**TASK OBJECTIVE**
Starting at the line that contains "How much distance" and continuing through the end of the data, copy those lines again with "travel" changed to "walk" and nothing else altered.

**TASK MATERIAL**

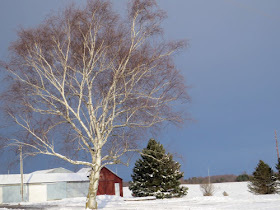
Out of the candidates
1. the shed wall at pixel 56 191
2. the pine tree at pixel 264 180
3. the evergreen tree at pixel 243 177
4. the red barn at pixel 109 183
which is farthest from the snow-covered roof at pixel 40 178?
the evergreen tree at pixel 243 177

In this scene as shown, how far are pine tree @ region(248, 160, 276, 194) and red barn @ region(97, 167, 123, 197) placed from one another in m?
17.1

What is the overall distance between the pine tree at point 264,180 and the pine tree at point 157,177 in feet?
22.4

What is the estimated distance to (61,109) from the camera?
54.4 feet

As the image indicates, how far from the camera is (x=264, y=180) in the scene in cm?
3030

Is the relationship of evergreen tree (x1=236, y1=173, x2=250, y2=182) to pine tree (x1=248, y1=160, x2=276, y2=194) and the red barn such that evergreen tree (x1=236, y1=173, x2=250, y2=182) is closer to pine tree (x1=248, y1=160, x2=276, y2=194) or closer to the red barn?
the red barn

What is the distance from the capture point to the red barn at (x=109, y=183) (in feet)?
132

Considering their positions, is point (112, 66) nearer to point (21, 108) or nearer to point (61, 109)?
point (61, 109)

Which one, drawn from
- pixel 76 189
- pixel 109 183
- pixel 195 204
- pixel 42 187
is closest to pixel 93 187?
pixel 195 204

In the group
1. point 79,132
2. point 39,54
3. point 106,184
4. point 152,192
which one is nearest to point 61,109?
point 79,132

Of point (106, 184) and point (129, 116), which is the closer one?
point (129, 116)

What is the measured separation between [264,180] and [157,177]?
32.5 ft

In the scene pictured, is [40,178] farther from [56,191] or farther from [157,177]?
[157,177]

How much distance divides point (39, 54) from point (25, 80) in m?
1.48

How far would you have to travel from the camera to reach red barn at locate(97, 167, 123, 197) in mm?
40156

**ANSWER FOR THE TASK**
How much distance divides point (39, 54) from point (25, 80) in m?
1.48

How far would you have to walk from the camera to reach red barn at locate(97, 167, 123, 197) in mm?
40156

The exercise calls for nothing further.